“You haven’t even asked for the price.”
“It doesn’t matter.”
She looked at him. “William.”
“Cecily.”
“The attention it will draw–” she tried.
“Is the point.” He looked at her squarely. “If the ton is going to speak of my Duchess—it has, and it will continue—then I would prefer it speak with admiration. There is no other acceptable version.” He paused. “The gown will be right. You will wear it. That is all.”
She looked at him for a moment with the expression she had when she was deciding whether to argue. He waited it out.
“You are very decided about this.”
“I am decided about most things.”
“You are decided about everything.”
“Not everything,” he said. And then, because it was simply true and the room was private and Madame Voclain was behind a curtain, he reached out and tucked a loose curl behind her ear. “Some things I have found considerably more difficult to decide than I expected.”
She looked at him and swallowed. He looked back.
Madame Voclain reappeared with three bolts of fabric over her assistant’s arm.
“Sit, Your Grace,” she told William with the authority of someone who had been directing dukes for thirty years and found them manageable if handled correctly. “This does not require your intervention.”
William sat.
He watched Cecily move to stand under Madame Voclain’s direction. The measuring tape was produced, and the fabric was held against her in different lights as low, rapid French rose just out of earshot.
He watched Madame Voclain hold a length of deep blue silk against Cecily’s shoulder, step back, and look at it as if she had found what she was looking for.
He saw it, too.
He looked at the floor. Then at the window. Then at a point on the opposite wall that had nothing of particular interest.
He had brought his wife here to make a statement to Society. That was true, and it remained true.
It was also true that he had wanted—with a specificity he had not examined until this moment, sitting in a chair in a Bond Street modiste while his wife stood twenty feet away in the afternoon light—to see her dressed for something.
Dressed for an evening that was hers. Dressed in a way that had nothing to do with scandal or management or the ivory composure of a woman enduring the circumstances she had been handed.
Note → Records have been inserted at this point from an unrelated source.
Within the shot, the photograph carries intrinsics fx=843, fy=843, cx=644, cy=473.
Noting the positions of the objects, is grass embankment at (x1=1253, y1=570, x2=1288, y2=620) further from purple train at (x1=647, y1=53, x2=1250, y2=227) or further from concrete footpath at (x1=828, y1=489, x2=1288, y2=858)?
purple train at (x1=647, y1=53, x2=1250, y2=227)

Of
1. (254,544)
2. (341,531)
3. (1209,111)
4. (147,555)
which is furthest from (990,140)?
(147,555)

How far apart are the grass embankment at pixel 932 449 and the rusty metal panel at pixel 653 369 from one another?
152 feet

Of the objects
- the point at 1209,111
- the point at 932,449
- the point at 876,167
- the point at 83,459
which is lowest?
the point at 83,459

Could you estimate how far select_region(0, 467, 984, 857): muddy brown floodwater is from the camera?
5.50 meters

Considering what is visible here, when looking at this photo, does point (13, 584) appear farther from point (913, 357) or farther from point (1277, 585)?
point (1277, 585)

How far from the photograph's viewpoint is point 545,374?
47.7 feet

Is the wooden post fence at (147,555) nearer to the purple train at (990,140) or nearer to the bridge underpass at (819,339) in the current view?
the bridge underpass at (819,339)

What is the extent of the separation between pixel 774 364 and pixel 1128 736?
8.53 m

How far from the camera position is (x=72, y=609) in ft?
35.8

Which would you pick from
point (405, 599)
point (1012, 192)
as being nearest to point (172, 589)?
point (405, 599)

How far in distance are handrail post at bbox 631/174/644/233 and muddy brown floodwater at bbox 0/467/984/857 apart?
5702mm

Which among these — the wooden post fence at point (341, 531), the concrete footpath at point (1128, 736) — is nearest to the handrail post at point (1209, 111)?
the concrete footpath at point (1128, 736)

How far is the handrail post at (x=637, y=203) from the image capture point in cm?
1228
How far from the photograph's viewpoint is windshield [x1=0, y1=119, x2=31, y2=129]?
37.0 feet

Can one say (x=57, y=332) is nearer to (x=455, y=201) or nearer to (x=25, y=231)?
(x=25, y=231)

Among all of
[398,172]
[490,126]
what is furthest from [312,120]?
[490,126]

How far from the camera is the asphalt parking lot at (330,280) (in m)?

Dressed simply as herself.
He looked at the window.
This isuseful information.
He was not sure what to do with it.
Madame Voclain said something emphatic in French. Cecily replied in French with the easy fluency of someone who had grown up with the language and the slight edge of someone who was not going to be managed without their consent. Madame Voclain looked at her for a moment and then laughed briefly and approvingly.
“This will do,” Madame Voclain told William, as though he had asked.
“Yes,” he said.
But he wasn’t talking about the fabric.